It’s amazing how people’s differences fall by the wayside when you’re hiking in the woods. By in large, everyone is in a good mood! Here are a few helpful tips and suggestions that can make hiking and walking public trails, state parks, national parks, wildlife preserves, lakes and forests a wonderful experience for everyone.
Take it at your own pace. The outdoors is energizing and new places are exciting to explore. Just remember to take your time to build up some endurance for hiking. Start with some shorter trails and see how that feels. It’s all about having fun and being part of something that’s bigger than yourself.
Be courteous to others and wildlife by keeping your music to yourself. If you play music while hiking or running, please use ear buds or headphones so that others can enjoy the peace and solitude of the forest.

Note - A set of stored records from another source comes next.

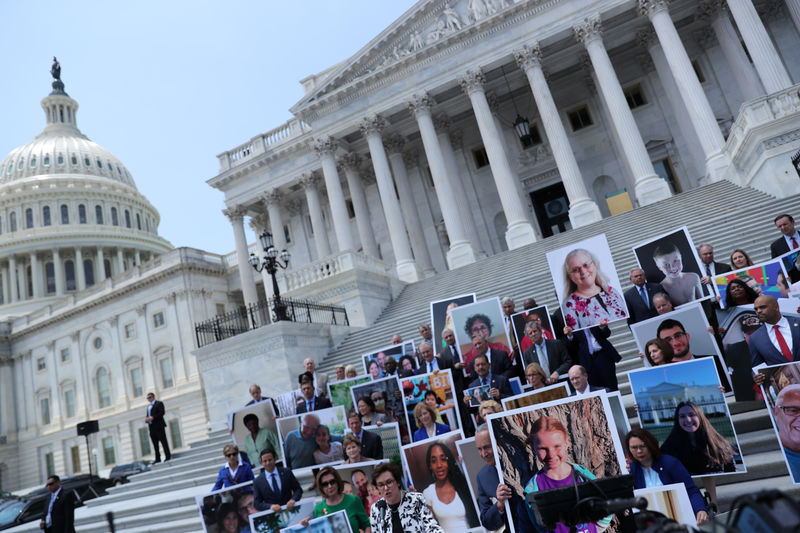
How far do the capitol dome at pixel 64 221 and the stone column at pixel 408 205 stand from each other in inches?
1951

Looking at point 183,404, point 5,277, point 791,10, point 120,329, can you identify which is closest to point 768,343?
point 791,10

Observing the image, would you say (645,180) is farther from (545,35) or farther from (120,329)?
(120,329)

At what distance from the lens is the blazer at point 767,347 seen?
16.4 feet

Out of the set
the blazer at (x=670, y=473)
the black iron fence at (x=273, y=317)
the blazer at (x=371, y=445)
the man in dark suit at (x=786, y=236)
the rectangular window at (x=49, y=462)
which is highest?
the black iron fence at (x=273, y=317)

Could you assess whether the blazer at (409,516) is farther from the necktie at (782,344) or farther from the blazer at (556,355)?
the necktie at (782,344)

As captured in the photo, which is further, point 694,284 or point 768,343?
point 694,284

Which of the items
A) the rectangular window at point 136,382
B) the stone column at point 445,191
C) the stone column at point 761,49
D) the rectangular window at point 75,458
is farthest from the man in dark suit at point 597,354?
the rectangular window at point 75,458

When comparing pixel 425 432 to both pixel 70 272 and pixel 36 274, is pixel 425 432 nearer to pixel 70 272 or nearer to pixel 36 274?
pixel 36 274

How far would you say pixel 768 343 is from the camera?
203 inches

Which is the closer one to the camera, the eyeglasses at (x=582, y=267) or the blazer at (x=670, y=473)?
the blazer at (x=670, y=473)

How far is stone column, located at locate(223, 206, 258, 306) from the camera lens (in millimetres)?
33438

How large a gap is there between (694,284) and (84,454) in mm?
52637

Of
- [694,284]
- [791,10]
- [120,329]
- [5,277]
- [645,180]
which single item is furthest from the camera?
[5,277]

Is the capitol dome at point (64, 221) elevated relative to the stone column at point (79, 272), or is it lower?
elevated
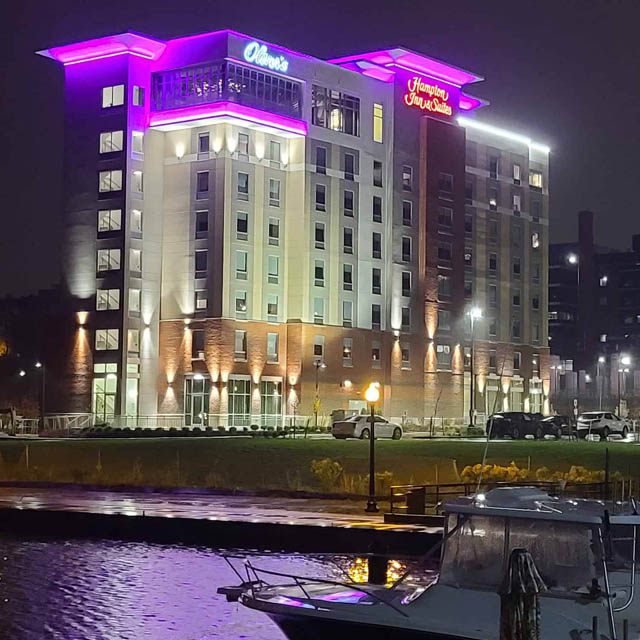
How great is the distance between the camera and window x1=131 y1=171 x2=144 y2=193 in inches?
4141

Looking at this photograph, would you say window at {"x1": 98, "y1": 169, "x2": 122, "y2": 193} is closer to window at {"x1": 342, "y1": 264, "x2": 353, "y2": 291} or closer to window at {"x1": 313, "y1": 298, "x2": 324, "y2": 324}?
window at {"x1": 313, "y1": 298, "x2": 324, "y2": 324}

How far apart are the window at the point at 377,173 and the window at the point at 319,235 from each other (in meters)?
8.55

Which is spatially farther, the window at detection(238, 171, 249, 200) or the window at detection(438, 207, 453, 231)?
the window at detection(438, 207, 453, 231)

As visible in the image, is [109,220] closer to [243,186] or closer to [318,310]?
[243,186]

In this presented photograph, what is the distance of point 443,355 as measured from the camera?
4798 inches

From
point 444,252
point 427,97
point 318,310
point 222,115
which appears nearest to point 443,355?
point 444,252

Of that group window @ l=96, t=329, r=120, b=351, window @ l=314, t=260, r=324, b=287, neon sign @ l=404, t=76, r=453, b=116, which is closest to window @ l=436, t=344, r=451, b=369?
window @ l=314, t=260, r=324, b=287

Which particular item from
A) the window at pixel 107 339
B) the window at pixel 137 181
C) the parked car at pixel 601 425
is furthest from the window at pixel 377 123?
the parked car at pixel 601 425

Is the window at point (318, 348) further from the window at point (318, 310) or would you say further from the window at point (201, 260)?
the window at point (201, 260)

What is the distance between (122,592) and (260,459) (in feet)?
111

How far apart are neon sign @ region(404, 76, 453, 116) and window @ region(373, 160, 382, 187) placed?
6565 millimetres

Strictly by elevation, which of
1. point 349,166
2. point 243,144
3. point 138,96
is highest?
point 138,96

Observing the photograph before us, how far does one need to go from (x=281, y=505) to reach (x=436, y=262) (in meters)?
81.6

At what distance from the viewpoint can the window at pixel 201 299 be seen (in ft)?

Along the same lines, it’s polite to others to keep your voice low if you must talk on the cell phone…unless you need help. If you need help and you’re shouting, then that’s okay.
Enjoy your hammock but don’t hang it across a trail. Seems like a no-brainer, but it happened to us once. We couldn’t get down the main trail or past the hammock unless we went under it with someone in it. Are you kidding me? Uh, wrong…just wrong.
Right of Way on the Trail. Hikers going uphill have the right of way. Sometimes a hiker going uphill may stop to take a rest and let you go by, but that is at their discretion. When you need to pass someone from behind, always announce your presence with a simple hello. In fact, we say “hello” to everyone we meet! It’s best to always stay on the trail to help prevent erosion, even when passing others. When you’re hiking in a group, always hike single file or make sure you’re never taking up more than half of the available trail. When a group meets a single hiker, it’s often easier for the single hiker to stop, step aside and let the group go by.
On trails shared with horses, the horses have the right of way. Give them a wide berth and don’t make abrupt movements or loud noises on approach or as you pass. Horses are easily spooked and have a tendency to run uphill, so on narrow trails it’s best to get off the trail on the downhill side and let the horse have the higher ground.
On trails shared with mountain bikers, the hiker has the right of way. Having said that, bikers are usually moving much faster than hikers and may not see you until the last minute, so you need to be very aware of your surroundings when sharing a trail with bikes. If a biker is coming towards you huffing and puffing up a hill, it’s considerate to step aside and let them go by. And because they are usually going much faster than we are, we always step aside and let them by.
Unless you have a permit to fish or hunt, please don’t remove any living thing – animal, insect or plant – from the trail, wilderness area, park, etc. Most state and national areas are pretty clear that it’s illegal to do this, but please don’t do it and try to keep your kids from doing it…teach them well. Not only does it disrupt the ecosystem of the area, but transporting a plant, insect or animal out of its native environment to another place and planting or releasing it can cause a huge problem. If it happens to be an invasive species, it can result in killing other native plants, animals and birds.
Pack out your trash and your dog’s trash. I remember a time when every street, highway, waterway and walkway in this country looked like a huge litter pile. Then there was a national campaign to stop littering. And it has made a huge difference. Let’s not go backwards with this. Please, don’t litter, period. No one will come along behind you and pick up your plastic water bottle, food wrappers or used doggie business bags even if you tie them to a visible limb or prop it up on a stump.
Watch your step. This means walk carefully and take your time. Be aware that there are slippery slopes and surprised creatures out there. Pace yourself, look around and walk carefully. If a snake is crossing your path, stand back and let it go. It’s more afraid of you than you are of it. If you’re planning to hike or walk in an area known to have a high rattlesnake population, be aware of your surroundings and familiarize yourself with rattlesnake habitats and protocols before you go. Likewise if you’re in an area that is a habitat for bears, and particularly in cub bearing season, educate yourself on various bear protocols. Bear bells can also helpful.
State and National Park Passes…get one! We had already paid a lot of money to enter parks and park the car before finding out that most states have a yearly pass that is much less expensive. If you are a senior (65+), you can get a National Park pass for a song that is good for the rest of your life for free entrance and parking, as well as other discounts, in any National Park in America. What a deal!